**What you should do**
Tally the lines in the records below that contain "site" and return only the result.

**Records for this exercise**
>>

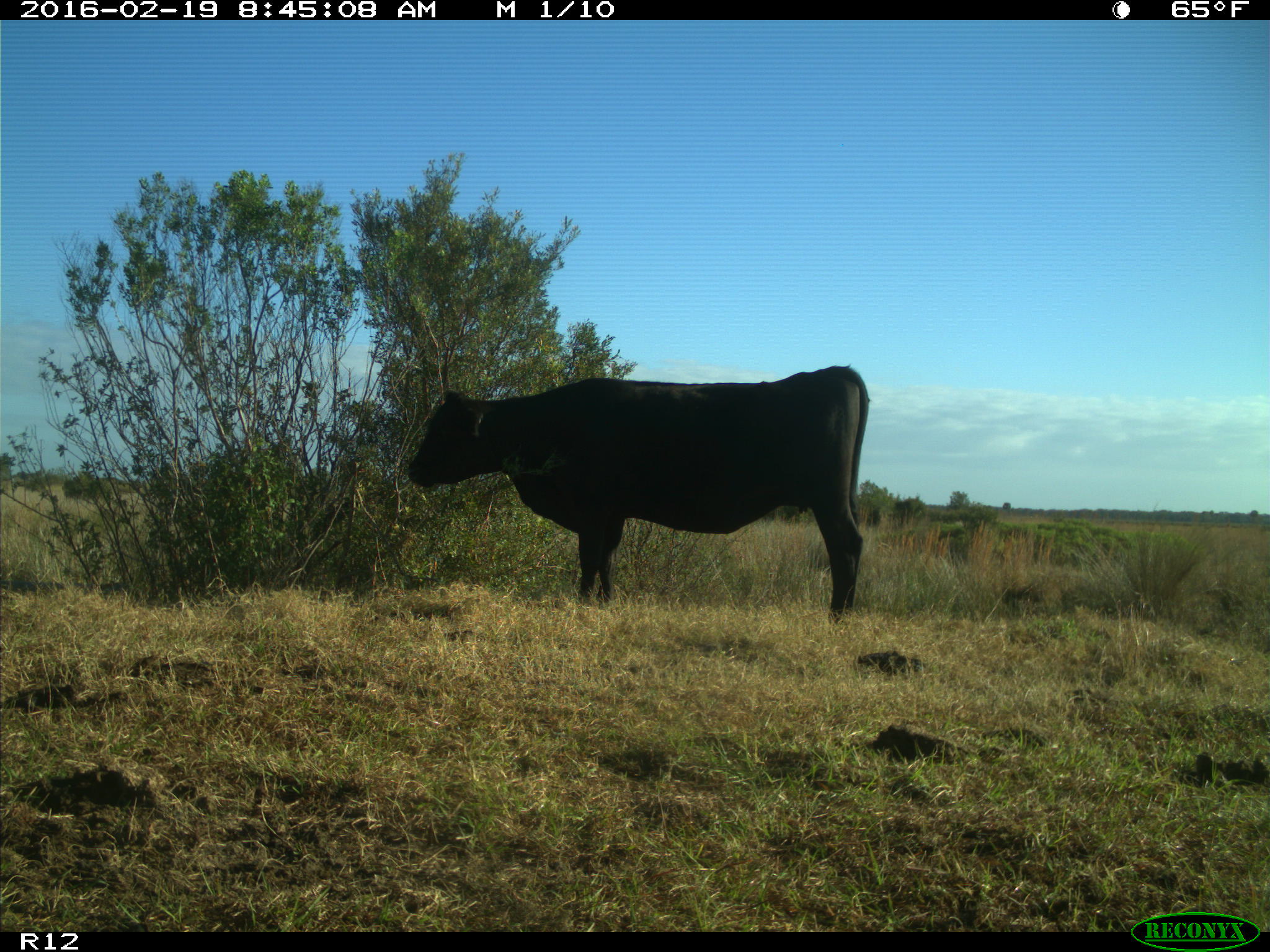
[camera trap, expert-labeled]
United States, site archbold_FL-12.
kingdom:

<<
>>

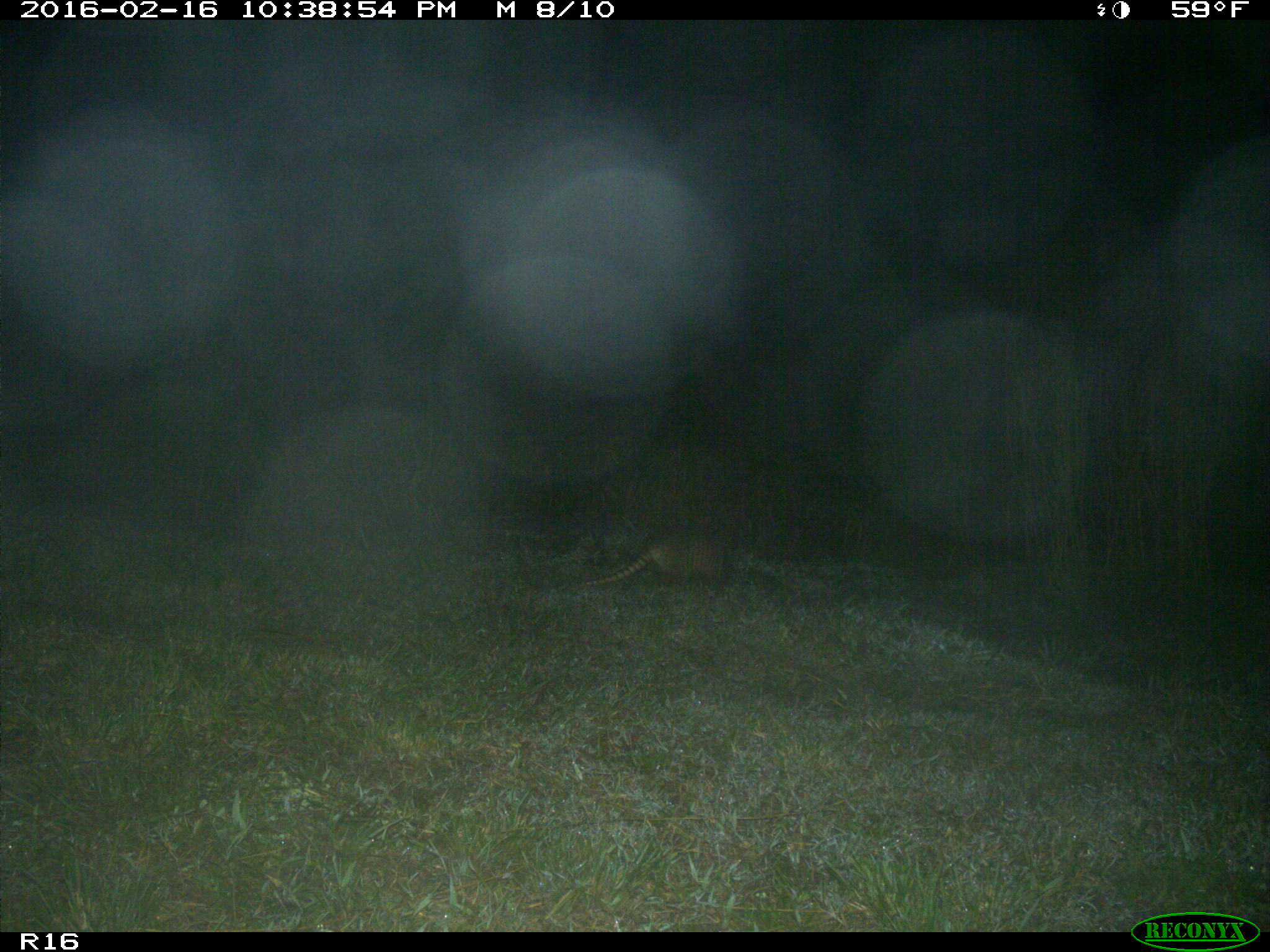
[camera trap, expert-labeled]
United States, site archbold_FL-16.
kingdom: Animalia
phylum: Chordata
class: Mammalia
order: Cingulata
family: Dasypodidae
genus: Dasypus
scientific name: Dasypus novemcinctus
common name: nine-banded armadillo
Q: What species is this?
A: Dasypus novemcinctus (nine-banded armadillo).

<<
>>

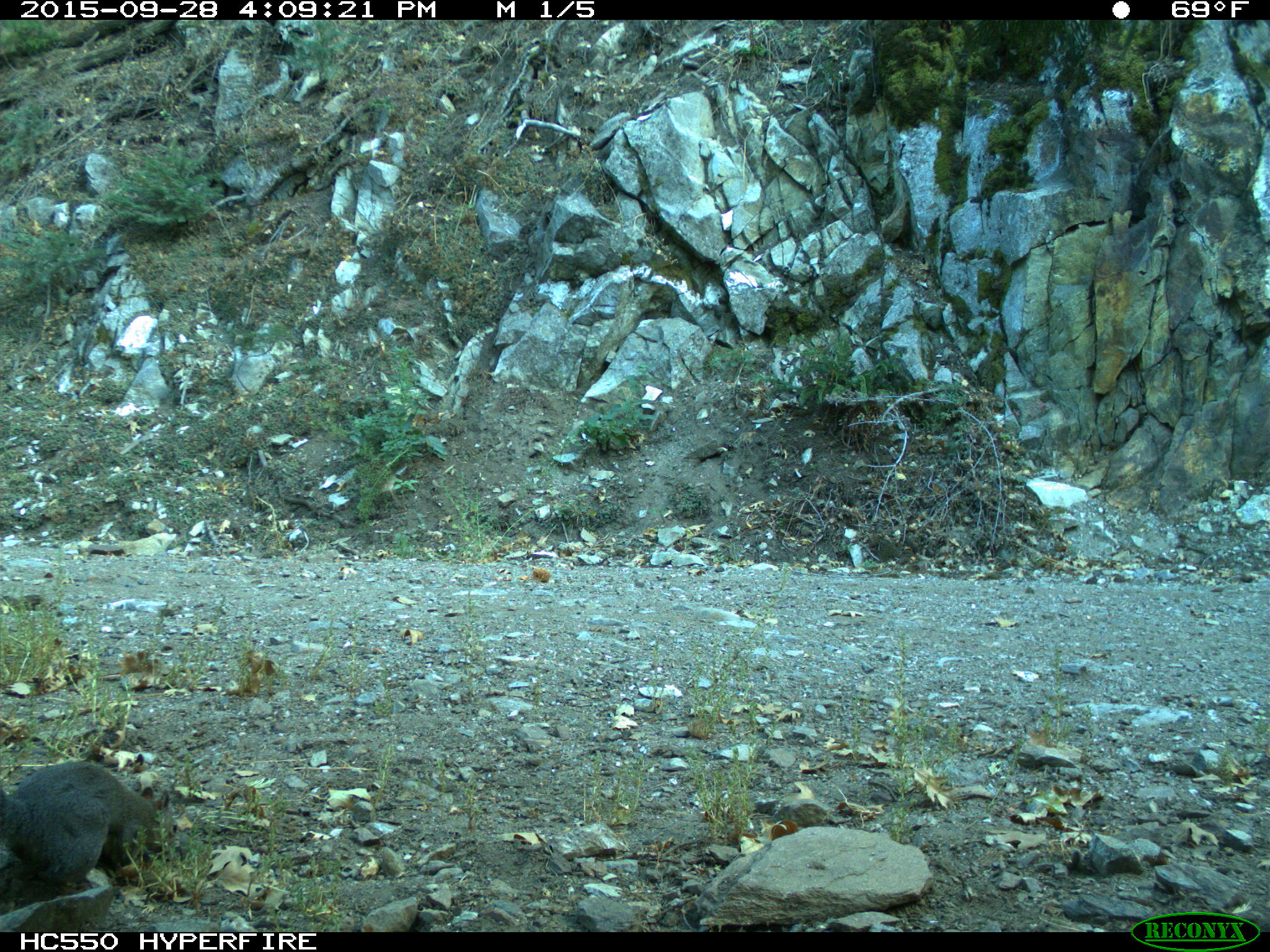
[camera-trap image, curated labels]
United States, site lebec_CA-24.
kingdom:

<<

**Task response**
3